Сильви гребла по золотистой воде, улыбаясь про себя.
– Должна тебе кое‑что сказать. Ты, наверное, сочтешь меня сумасшедшей. Я как‑то пыталась одного поймать, – рассмеялась она. – Ну, не столько поймать, сколько выманить пастилками, чтобы увидеть. Зачем мне еще один ребенок?
– То есть ты кого‑то видела.
– Я просто нанизывала кусочки пастилы на ветки одной из яблонь почти каждый день в течение пары недель. Потом как бы спряталась: там осталось крыльцо с кустами сирени по обе стороны, хотя сам дом, конечно, давно провалился в погреб. Я просто сидела и ждала, но никто так и не вышел. Мне даже стало легче, – призналась она. – Такие дети могут царапаться и кусаться. Но я хотела на них взглянуть.
– И сейчас мы едем именно туда.
Сильви улыбнулась и кивнула.
– Теперь ты знаешь мою тайну. Может быть, тебе повезет больше. И нам хотя бы не придется спешить. Было трудно успевать домой вовремя к вашему с Люсиль возвращению.

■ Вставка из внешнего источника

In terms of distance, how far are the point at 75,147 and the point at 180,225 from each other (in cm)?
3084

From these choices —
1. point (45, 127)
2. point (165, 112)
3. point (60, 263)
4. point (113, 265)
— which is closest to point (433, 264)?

Сильви гребла и гребла, и наша лодка тяжело скользила под плеск и шелест воды. Тетя посматривала на небо и молчала. Я время от времени заглядывала за борт, в мутную полупрозрачную воду у самой поверхности, мерцавшую, как агат. Там виднелись чаячьи перья и темные очертания рыб. Нарциссово-желтое небо дробилось на осколки, отражаясь в пологих волнах, словно разливаясь по шелку, и чайки взмывали в самую небесную высь, оставаясь белоснежными даже тогда, когда их еле можно было разглядеть. На востоке горы оставались темными. На западе их заливало приятное сияние. Рассвет с его излишествами всегда напоминал мне о рае – том месте, где, как я всегда знала, мне будет неуютно. Восход солнца походил на картины дедушки, которые я считала его ви́дением рая. И это дед привез нас сюда, к этому злому, тянущемуся к луне озеру, и мы последовали за ним, еще не рожденные, словно нарисованные им на ящиках комода младенцы, чьи одеяния плыли в невидимом потоке, который вполне мог оказаться краем воронки, готовой утащить детей с эмалевого неба, не обращая внимания на их крики. Весла Сильви оставляли на воде завихрения, которые затянули несколько листьев и закружили одинокое перышко. Течение, которое понемногу сносило нас к центру озера, создавала вытекающая из него река, а не воронка, хотя последнее путешествие дедушки и закончилось на дне озера. Казалось, что лодка Сильви на каждой волне скользит по западной стороне. Я подумала, что, будь в озере на самом деле воронка, мы могли бы кружить, так и не достигнув берега, и нас увлекло бы в темный мир, где на наши уши обрушится поток новых звуков, в которых мы начнем распознавать песни, а глаза наполнятся видами воды; вкус воды наполнит наши внутренности и размягчит кости, и мы познаем времена года и обычаи этого мира так, словно иных миров и не существует. Я представила себе дедушку, многие годы лежащего на полке пульмановского вагона и созерцающего утро сквозь небольшое синее окошко. Он мог бы увидеть нас и решить, что ему снова снятся живые, но бесплотные духи на фоне нарисованного неба, плывущие в неосязаемой стихии. А когда наши тени пролетят мимо, дед мог бы увидеть дневную луну – щербатый черепок – и принять его за собственное отражение в стекле. Хотя, конечно, он был от нас в нескольких милях к югу, у подножия моста.